A simple function you can reuse in many places in your code (based on the other answers here):
def firstrun(keyword, _keys=[]):
"""Returns True only the first time it's called with each keyword."""
if keyword in _keys:
return False
else:
_keys.append(keyword)
return True
or equivalently (if you like to rely on other libraries):
from collections import defaultdict
from itertools import count
def firstrun(keyword, _keys=defaultdict(count)):
"""Returns True only the first time it's called with each keyword."""

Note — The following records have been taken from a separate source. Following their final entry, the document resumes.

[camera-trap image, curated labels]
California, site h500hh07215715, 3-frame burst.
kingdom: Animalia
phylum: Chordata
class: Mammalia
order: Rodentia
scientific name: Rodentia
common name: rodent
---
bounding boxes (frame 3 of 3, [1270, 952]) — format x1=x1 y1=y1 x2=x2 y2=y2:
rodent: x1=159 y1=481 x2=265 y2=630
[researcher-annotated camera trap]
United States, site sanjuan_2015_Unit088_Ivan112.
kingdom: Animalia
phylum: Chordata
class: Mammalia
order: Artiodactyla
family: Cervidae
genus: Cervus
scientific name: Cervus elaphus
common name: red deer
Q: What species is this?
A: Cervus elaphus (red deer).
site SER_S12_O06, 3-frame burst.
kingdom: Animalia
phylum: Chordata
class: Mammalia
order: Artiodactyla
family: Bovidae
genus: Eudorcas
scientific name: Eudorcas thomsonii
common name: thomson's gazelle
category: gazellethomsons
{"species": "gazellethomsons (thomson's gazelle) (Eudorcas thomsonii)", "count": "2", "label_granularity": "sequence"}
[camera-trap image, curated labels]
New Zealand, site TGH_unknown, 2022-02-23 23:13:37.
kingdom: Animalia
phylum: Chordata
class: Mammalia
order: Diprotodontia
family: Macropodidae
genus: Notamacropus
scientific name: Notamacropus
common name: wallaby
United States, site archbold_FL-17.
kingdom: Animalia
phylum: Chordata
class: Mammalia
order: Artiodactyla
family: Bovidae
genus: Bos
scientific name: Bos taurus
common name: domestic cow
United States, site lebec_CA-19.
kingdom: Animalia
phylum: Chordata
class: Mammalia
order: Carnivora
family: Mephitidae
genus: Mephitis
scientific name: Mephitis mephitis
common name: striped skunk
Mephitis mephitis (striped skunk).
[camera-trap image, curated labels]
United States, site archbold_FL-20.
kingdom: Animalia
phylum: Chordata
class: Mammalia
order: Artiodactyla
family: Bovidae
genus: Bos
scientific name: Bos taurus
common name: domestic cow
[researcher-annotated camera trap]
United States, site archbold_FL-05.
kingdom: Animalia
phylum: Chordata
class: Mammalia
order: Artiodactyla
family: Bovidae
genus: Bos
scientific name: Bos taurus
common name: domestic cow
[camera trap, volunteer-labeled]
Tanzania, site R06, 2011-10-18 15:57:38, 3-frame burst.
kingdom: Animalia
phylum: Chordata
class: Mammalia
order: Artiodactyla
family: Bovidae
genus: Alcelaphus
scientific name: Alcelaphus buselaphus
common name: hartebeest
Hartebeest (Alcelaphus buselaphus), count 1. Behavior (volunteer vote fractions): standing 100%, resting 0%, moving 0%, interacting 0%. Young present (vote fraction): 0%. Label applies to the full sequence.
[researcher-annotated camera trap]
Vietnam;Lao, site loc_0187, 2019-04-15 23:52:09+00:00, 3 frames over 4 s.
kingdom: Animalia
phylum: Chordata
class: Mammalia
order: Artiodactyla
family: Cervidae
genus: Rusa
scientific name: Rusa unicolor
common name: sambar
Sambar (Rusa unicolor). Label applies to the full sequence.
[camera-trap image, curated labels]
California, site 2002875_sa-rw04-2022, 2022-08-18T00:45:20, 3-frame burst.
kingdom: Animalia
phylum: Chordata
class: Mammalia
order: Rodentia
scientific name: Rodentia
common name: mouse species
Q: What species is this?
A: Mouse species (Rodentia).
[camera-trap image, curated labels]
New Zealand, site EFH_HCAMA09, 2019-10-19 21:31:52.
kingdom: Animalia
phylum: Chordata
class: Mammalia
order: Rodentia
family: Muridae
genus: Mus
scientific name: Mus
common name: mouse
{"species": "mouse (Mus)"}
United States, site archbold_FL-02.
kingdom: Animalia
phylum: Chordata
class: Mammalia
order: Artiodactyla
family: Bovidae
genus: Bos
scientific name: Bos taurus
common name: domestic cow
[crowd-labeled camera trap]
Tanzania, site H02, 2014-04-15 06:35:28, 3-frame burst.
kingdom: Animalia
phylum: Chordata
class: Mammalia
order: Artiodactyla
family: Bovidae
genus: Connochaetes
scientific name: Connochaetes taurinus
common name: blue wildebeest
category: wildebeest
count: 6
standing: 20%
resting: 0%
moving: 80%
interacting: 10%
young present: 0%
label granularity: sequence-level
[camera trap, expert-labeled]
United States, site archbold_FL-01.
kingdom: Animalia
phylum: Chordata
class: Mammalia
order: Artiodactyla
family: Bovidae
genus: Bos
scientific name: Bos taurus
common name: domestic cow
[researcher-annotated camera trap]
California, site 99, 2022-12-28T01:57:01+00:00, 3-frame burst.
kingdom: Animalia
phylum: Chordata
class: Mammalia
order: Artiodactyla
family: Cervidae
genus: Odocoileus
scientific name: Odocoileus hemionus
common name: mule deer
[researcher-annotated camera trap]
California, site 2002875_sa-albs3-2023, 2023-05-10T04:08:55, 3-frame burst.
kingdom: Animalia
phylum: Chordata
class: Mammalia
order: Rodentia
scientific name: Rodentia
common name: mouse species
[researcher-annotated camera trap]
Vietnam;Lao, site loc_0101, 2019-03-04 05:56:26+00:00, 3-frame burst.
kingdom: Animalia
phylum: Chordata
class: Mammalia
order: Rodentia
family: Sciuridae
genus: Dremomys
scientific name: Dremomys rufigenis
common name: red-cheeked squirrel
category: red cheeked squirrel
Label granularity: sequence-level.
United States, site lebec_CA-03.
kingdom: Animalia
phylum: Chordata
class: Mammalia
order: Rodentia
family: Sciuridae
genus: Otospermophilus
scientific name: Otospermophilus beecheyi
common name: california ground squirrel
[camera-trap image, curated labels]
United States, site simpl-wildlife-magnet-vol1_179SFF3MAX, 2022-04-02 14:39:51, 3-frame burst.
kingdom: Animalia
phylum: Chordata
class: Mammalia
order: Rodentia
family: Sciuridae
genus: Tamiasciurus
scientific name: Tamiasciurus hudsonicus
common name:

return not _keys[keyword].next()
Sample usage:
for i in range(20):
if firstrun('house'):
build_house() # runs only once
if firstrun(42): # True
print 'This will print.'
if firstrun(42): # False
print 'This will never print.'
I've taken a more flexible approach inspired by functools.partial function:
DO_ONCE_MEMORY = []
def do_once(id, func, *args, **kwargs):
if id not in DO_ONCE_MEMORY:
DO_ONCE_MEMORY.append(id)
return func(*args, **kwargs)
else:
return None
With this approach you are able to have more complex and explicit interactions:
do_once('foobar', print, "first try")
do_once('foo', print, "first try")
do_once('bar', print, "second try")
# first try
# second try
The exciting part about this approach it can be used anywhere and does not require factories - it's just a small memory tracker.
Depending on the situation, an alternative to the decorator could be the following:
from itertools import chain, repeat
func_iter = chain((myFunction,), repeat(lambda *args, **kwds: None))
while True:
next(func_iter)()
The idea is based on iterators, which yield the function once (or using repeat(muFunction, n) n-times), and then endlessly the lambda doing nothing.
The main advantage is that you don't need a decorator which sometimes complicates things, here everything happens in a single (to my mind) readable line. The disadvantage is that you have an ugly next in your code.
Performance wise there seems to be not much of a difference, on my machine both approaches have an overhead of around 130 ns.
If the condition check needs to happen only once you are in the loop, having a flag signaling that you have already run the function helps. In this case you used a counter, a boolean variable would work just as fine.
signal = False
count = 0
def callme():
print "I am being called"
while count < 2:
if signal == False :
callme()
signal = True
count +=1
I'm not sure that I understood your problem, but I think you can divide loop. On the part of the function and the part without it and save the two loops.